Task to complete: At the line containing "L'ours brun (Ursus", begin repeating lines exactly, and stop only after the final line of the records below.

Records:
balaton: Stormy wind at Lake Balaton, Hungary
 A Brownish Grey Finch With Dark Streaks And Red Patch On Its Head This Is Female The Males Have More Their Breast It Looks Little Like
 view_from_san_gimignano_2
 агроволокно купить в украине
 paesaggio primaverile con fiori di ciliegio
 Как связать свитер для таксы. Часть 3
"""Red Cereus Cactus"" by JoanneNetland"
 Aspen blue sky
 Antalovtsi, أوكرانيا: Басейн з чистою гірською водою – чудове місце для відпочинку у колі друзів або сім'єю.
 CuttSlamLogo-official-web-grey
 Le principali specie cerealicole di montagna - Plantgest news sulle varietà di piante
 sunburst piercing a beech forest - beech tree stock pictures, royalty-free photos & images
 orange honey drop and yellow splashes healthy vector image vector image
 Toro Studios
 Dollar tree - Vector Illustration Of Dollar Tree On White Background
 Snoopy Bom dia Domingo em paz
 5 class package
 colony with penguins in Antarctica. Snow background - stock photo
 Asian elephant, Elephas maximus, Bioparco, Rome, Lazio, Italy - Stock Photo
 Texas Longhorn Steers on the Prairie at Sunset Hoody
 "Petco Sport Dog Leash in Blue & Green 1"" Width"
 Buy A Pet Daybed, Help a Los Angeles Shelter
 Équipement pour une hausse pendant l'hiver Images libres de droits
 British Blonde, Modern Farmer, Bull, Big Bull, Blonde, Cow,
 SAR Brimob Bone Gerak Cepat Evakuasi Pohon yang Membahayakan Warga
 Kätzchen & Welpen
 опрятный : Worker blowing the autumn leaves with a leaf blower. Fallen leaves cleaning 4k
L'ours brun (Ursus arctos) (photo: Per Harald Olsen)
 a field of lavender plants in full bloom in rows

Task solution:
L'ours brun (Ursus arctos) (photo: Per Harald Olsen)
 a field of lavender plants in full bloom in rows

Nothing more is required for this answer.